SHORT EXERCISE 1:
According to the passage on Sudanese kinship, how many possible terms does this system have for cousins?

☆ ☆ ☆ ☆ ☆

Sudanese kinship, also referred to as the descriptive system, is a kinship system used to define family. Identified by Lewis Henry Morgan in his 1871 work Systems of Consanguinity and Affinity of the Human Family, the Sudanese system is one of the six major kinship systems (Eskimo, Hawaiian, Iroquois, Crow, Omaha and Sudanese).

The Sudanese kinship system is the most complicated of all kinship systems.  It maintains a separate designation for almost every one of Ego's kin, based on their distance from Ego, their relation, and their gender. Ego's father is distinguished from Ego's father's brother and from Ego's mother's brother. Ego's mother is similarly distinguished from Ego's mother's sister and from Ego's father's sister.  For cousins, there are eight possible terms.

☆ ☆ ☆ ☆ ☆

SHORT EXERCISE 2:
List every line in the entries below that contains the string "inches".

SUPPLIED DATA:

☆ ☆ ☆ ☆ ☆

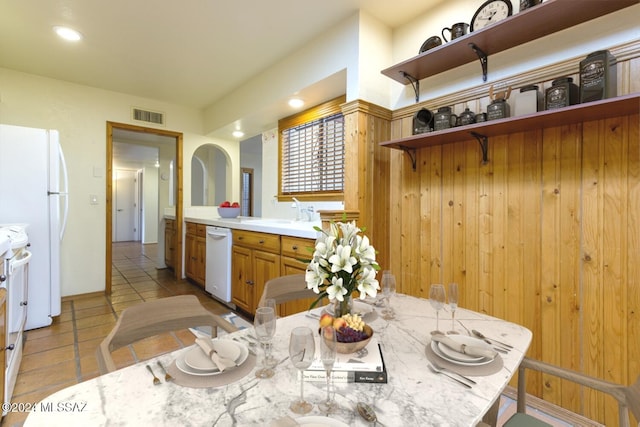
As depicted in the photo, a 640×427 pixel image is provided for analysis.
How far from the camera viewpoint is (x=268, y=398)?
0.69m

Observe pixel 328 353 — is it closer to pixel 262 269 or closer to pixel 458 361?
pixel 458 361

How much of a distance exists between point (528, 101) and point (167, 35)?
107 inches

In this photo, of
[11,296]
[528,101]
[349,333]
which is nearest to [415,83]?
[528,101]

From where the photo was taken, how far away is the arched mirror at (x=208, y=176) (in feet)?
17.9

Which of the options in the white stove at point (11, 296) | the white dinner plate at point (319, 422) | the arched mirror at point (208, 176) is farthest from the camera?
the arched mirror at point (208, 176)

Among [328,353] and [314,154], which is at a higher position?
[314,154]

☆ ☆ ☆ ☆ ☆

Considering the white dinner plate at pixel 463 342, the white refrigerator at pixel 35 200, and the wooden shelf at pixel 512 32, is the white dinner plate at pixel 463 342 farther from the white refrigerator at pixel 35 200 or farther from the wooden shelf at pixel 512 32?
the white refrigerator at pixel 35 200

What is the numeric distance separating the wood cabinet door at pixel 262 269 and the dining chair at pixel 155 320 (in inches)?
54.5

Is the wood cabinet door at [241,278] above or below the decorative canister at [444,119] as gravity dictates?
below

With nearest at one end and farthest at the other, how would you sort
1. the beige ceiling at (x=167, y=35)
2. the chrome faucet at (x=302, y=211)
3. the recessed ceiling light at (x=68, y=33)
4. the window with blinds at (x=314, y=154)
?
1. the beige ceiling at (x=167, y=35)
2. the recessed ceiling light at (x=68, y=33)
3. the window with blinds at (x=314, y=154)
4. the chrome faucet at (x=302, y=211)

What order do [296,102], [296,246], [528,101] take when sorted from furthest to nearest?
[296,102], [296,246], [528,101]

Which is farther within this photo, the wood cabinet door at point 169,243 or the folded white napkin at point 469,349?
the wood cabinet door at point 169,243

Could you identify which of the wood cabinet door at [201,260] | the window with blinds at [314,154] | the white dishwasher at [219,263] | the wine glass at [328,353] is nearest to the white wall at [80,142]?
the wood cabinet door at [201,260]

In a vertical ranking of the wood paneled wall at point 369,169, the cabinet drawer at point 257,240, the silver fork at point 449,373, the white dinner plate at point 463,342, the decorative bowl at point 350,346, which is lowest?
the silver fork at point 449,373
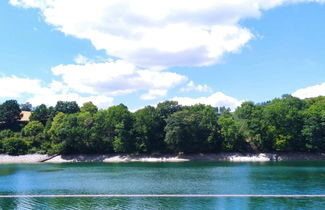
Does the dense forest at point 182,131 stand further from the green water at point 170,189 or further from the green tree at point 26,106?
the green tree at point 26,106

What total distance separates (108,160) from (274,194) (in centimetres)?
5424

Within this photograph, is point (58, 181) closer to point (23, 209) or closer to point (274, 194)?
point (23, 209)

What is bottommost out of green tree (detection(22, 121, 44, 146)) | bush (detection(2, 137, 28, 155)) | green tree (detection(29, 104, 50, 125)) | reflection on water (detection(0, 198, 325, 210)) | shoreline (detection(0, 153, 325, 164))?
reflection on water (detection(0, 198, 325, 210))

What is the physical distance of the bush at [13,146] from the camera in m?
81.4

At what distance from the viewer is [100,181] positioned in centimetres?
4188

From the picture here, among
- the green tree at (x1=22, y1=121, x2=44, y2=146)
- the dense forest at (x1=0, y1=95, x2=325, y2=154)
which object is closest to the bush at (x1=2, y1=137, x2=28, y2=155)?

☆ ☆ ☆ ☆ ☆

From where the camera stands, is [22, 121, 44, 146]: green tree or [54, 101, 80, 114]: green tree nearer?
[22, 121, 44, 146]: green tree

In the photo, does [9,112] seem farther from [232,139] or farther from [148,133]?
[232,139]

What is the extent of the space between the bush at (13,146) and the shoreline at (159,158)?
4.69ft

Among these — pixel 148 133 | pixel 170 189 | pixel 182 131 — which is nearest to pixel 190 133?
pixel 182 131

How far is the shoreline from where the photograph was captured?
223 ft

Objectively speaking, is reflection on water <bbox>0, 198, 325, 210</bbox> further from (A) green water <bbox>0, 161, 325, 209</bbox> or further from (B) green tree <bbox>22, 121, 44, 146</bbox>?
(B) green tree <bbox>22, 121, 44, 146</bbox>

☆ ☆ ☆ ☆ ☆

EXERCISE ANSWER 1:
Eight.

EXERCISE ANSWER 2:
107 inches
What is the numeric distance separating the wood cabinet door at pixel 262 269 and the dining chair at pixel 155 320 (in inches)?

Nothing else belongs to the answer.